Монахи учили его оздоровляться и просветляться, и все равно лютая тоска глодала его изнутри, как ни старался он просветлиться. Ему снились тоскливые сны: север, тундра, метель, олени медленно везут санки. За оленями медленно едет грузовик. В кузове два гроба. Оба открыты. Крышки едут рядом. Снег сечет голые лица. В одном гробу знакомое лицо. Марк не может во сне вспомнить, кто это. В другом – он сам. Себя он видит хорошо. Видит, и ему страшно. Он прижимает руку ко рту. Он не хочет ехать в гробу к собственной могиле. Но его не спросили, его везут. И он не может встать и плюнуть в рожи тому, кто его везет к последнему приюту. А может, в кабине грузовика его отец? А может, там Дина? А может, бедный Славка, он воскрес?

Христос воскрес, вот сказки; а Будда? А Будда просто помер, обычной человеческой смертью. И не воскрес. Никогда. А люди все равно ему молятся. Значит, можно остаться человеком, а не богом; и тебе все равно будут молиться. Какая разница.

Еще ему снилась Москва. Каменные столбы и башни, они вздымались и перекрещивались, и падали каменные кресты, и люди слепо карабкались по железным пожарным лестницам, и красные стены горели зубцами, превращались в кирпичный огонь, и на нем сгорали бумаги, лица, скелеты, утварь, судьбы. Воздух опять наполнялся варевом снега. Драгоценные красные звезды пылали изнутри свежей кровью. Потом звезды снимали со шпилей и жарили на сковородах, переворачивая деревянной лопаткой, как рыбу. А потом во снах являлись улицы забытого города, и ноздри дразнил теплый запах забытого дома.

Чем пахло во сне? Чуть нафталином, немного медицинским спиртом, резиной, свежим накрахмаленным бельем.

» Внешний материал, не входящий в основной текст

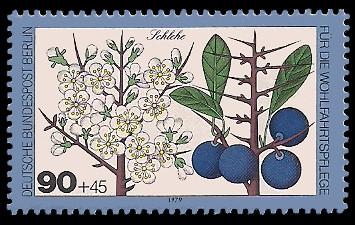 90 + 45 Pf Briefmarke: Wohlfahrtsmarke 1979, Wald-Blüten u Früchte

Переваренным на плите в медном тазу вареньем. Клейстером: с утра заклеивали окна, за окном опять зима, надо спасаться от холода.

А еще, совсем невнятно, исчезающе, пахло одеколоном "Шипр".

Им отец мазал подбородок и шею. После того, как побреется.

Глаза открыты. Вот новый день. И осознание. И ждет ведро, полное ледяной воды. Он выходит из двери монастыря, несет ведро за дужку, раздевается догола, выпрямляет усталую спину, подхватывает ведро и выливает на себя. Люди орут и кряхтят после такой процедуры. Он молчит. Он стал молчалив и терпелив. Перестал ли он быть вором? Он себя не спрашивал об этом. Хотя очень хотел спросить. Так вот просто, сесть, пригорюниться и спросить себя: Марк, ты вор еще или уже нет? Может, ты стал порядочным человеком?

 

Он улыбался, как Будда, над собой.

Никакая молитва не оправдает вора и убийцу. Никакое покаяние. Просветляйся не просветляйся, все равно ты живешь с черной душой. Душу зажарили на сковороде, а деревянной лопаткой забыли перевернуть. И она подгорела. Сгорела. Теперь несъедобная.

Марк зажигал лампаду и грел над ней руки, как над костром. Ему все время было холодно. Громадная снежная гора над крышей монастыря давила на него всей тяжестью. С монахом, что протянул ему руку, он говорил по-английски. Так ему было проще. Он попросил монаха собрать всех монахов в зале, где сидел огромный медный Будда, его толстое брюхо поблескивало прозеленью, голые пятки светло сверкали, наглаженные тысячью прикосновений. Монахи собрались. Сели, скрестив ноги. Молчали. Молчал и Марк. Потом тихо заговорил, делая паузу после каждой фразы, чтобы главный монах мог перевести сказанное им на их родной язык.

Монахи, я уеду. Я хочу вернуться туда, где родился. Хотя там давно все умерли. И там меня никто не ждет. Но я все равно хочу туда вернуться. Это желание сильнее меня. Спасибо вам за просветление. Я это просветление никогда не забуду. И ледяную воду в ведре. И вашего Будду.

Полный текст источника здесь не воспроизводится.